Or, un double sujet de préoccupation pesait lourdement ce soir-là sur l’esprit solitaire de Clennam : l’un était l’espoir si longtemps différé de son associé ; l’autre, ce qu’il avait vu et entendu chez sa mère. Grâce au soulagement qu’il trouvait dans la société de Pancks et à la certitude qu’il avait de pouvoir se fier à lui, il passa à ces deux sujets qui, tous deux, le ramenèrent avec beaucoup de vitesse et de force au point de départ.

La chose arriva de la façon la plus simple du monde. Laissant là M. Merdle et ses spéculations, après avoir contemplé quelque temps le feu à travers la fumée de sa pipe, il raconta à Pancks comment et pourquoi il avait une si rude besogne à démêler avec cette institution nationale qu’on nomme le ministère des Circonlocutions.

« Ç’a été bien dur pour Doyce et ce l’est encore, dit-il en terminant avec toute l’honnête et sympathique indignation que ce sujet réveillait en lui.

— Bien dur en effet, répondit Pancks ; mais vous gérez pour lui, monsieur Clennam ?

— Comment l’entendez-vous ?

— C’est vous qui avez le placement des fonds ?

— Oui.
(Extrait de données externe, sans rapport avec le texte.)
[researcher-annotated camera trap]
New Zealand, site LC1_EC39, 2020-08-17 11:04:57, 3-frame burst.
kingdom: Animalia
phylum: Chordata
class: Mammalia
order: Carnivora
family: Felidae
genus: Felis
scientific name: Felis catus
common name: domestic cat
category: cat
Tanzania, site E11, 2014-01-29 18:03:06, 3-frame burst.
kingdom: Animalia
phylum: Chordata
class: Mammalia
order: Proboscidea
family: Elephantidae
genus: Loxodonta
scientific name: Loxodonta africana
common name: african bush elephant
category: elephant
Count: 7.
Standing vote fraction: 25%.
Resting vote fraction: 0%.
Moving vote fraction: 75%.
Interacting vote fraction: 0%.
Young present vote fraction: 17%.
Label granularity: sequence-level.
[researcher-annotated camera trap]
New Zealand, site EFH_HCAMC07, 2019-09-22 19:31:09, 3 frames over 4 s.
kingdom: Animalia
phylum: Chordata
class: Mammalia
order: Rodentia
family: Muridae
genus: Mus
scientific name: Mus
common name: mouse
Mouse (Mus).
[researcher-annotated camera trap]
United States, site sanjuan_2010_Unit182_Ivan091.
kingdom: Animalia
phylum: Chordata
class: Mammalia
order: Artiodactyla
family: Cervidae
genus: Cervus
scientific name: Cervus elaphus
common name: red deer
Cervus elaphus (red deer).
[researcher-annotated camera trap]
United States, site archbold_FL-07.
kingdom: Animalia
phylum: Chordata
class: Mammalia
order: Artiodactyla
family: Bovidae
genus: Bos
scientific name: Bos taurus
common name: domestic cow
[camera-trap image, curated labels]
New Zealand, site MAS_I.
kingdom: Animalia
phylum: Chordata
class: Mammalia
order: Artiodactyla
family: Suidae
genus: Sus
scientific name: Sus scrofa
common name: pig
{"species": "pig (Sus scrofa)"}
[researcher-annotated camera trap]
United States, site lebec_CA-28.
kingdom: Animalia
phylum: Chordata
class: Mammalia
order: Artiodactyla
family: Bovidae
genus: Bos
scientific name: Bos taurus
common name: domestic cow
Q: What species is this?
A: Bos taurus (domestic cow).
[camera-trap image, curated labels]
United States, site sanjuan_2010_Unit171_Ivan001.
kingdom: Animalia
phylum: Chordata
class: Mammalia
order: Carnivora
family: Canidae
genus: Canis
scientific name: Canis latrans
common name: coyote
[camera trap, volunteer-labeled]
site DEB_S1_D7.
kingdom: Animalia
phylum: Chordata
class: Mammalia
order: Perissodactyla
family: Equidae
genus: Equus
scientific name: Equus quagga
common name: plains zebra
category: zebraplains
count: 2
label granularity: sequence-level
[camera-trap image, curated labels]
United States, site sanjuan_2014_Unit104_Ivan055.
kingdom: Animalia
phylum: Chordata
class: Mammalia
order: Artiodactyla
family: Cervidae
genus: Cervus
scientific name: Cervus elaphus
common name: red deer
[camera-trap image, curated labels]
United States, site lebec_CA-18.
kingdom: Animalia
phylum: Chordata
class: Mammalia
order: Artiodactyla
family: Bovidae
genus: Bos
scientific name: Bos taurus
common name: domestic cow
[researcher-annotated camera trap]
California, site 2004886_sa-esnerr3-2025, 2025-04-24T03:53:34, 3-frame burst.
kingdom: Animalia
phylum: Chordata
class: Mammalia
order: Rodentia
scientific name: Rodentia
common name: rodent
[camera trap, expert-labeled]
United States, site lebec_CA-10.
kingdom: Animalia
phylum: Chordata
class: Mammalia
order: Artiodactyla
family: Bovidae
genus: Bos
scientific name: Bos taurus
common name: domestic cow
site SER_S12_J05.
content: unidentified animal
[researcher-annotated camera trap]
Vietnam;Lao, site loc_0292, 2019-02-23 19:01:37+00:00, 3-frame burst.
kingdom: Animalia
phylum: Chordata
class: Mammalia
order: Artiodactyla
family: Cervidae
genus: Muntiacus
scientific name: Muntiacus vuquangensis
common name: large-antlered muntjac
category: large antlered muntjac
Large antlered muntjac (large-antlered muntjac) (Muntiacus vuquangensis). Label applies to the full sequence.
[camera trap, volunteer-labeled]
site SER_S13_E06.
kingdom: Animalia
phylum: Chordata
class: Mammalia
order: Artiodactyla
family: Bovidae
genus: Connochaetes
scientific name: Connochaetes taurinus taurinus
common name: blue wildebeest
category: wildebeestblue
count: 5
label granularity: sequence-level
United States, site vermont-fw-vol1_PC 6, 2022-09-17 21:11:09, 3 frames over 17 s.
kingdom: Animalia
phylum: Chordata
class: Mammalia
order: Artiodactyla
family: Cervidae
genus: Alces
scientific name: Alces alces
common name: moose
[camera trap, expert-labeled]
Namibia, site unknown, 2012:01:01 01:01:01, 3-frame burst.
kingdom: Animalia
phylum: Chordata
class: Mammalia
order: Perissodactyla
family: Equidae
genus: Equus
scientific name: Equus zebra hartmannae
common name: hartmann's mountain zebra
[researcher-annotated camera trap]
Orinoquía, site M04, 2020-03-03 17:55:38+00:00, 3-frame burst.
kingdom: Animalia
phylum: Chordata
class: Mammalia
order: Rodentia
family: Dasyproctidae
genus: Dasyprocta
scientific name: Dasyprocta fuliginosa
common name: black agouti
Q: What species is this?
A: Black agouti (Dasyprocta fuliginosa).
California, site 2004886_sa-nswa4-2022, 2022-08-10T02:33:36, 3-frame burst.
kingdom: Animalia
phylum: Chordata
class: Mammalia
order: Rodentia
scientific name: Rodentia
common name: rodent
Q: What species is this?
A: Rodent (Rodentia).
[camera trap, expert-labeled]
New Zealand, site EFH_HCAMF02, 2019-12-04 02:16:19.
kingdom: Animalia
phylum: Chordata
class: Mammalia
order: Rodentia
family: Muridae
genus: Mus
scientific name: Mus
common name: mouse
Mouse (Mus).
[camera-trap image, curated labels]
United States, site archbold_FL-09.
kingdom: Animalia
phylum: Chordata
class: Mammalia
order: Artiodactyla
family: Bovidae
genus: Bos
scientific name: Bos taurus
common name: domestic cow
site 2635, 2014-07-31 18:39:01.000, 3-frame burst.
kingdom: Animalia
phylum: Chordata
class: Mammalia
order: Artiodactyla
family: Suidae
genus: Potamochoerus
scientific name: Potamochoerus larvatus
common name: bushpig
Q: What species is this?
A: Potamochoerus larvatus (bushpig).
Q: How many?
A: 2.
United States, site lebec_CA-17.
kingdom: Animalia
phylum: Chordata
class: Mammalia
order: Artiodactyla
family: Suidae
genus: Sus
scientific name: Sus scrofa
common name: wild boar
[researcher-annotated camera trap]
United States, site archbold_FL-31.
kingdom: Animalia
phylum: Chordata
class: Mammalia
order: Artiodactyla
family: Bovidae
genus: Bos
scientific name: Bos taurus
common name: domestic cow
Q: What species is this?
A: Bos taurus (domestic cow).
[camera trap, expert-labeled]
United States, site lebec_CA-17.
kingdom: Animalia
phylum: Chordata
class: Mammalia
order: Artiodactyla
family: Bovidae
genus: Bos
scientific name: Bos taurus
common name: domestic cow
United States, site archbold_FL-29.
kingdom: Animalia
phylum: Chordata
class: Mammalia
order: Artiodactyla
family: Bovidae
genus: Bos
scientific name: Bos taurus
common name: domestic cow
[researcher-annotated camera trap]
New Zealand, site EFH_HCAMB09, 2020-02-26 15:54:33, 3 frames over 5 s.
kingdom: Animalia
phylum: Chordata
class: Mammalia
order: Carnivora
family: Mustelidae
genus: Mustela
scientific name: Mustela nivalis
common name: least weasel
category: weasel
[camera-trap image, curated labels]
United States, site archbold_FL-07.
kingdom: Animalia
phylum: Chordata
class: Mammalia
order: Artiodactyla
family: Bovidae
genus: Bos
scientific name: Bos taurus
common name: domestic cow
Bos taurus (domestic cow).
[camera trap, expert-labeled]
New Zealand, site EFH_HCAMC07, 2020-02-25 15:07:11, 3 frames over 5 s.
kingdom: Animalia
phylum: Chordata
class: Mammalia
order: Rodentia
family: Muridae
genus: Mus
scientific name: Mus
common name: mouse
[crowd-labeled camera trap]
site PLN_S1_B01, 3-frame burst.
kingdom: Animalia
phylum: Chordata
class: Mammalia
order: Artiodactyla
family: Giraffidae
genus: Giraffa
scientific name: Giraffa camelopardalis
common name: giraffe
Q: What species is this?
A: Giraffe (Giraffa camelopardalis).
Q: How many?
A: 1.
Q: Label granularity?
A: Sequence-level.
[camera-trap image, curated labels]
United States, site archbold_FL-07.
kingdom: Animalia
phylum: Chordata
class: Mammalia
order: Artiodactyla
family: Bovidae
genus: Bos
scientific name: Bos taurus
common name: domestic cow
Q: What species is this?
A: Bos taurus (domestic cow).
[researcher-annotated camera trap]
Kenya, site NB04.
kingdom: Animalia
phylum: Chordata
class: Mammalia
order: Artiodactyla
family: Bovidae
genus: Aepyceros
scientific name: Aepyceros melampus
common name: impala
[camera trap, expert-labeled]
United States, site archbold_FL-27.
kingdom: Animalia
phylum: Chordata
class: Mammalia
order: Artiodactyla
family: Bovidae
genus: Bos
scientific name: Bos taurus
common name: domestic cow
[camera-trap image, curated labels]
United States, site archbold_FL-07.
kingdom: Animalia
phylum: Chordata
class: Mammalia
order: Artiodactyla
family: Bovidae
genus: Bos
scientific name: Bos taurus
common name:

Je les place de mon mieux.

— Placez-les mieux encore, monsieur. Récompensez-le de ses travaux et de ses nombreuses déceptions. Faites-le participer aux chances du moment. Ouvrier patient et préoccupé, il ne songerait jamais de lui-même à en profiter. Il compte sur vous pour cela.

— Je fais de mon mieux, Pancks, répondit Clennam un peu troublé. Quant à peser et à examiner à fond ces nouvelles entreprises dont je n’ai aucune expérience, je doute que je sois capable d’entreprendre cette tâche. Je me fais vieux.

— Vieux ? s’écria Pancks. Ha ! ha ! »

Il y avait une intonation si sincère dans le merveilleux rire et dans la série de reniflements que cette idée venait d’exciter chez Pancks, et dans l’énergie avec laquelle il la repoussait, qu’il n’y avait pas moyen de croire qu’il n’y allât pas bon jeu, bon argent.

— Vieux ? s’écria Pancks. Allons donc ! allons donc ! Vieux ! Par exemple ! »

L’incrédulité obstinée qu’exprimaient les reniflements continus de Pancks, accompagnés de ces exclamations, obligea Arthur de renoncer à lui faire accepter un seul instant cette idée. D’autant plus qu’il craignait qu’il n’arrivât quelque chose à Pancks dans la lutte violente qui s’établissait entre l’air qu’il exhalait si énergiquement et la fumée qu’il aspirait avec une égale énergie. L’abandon de ce premier sujet le poussa à aborder le second.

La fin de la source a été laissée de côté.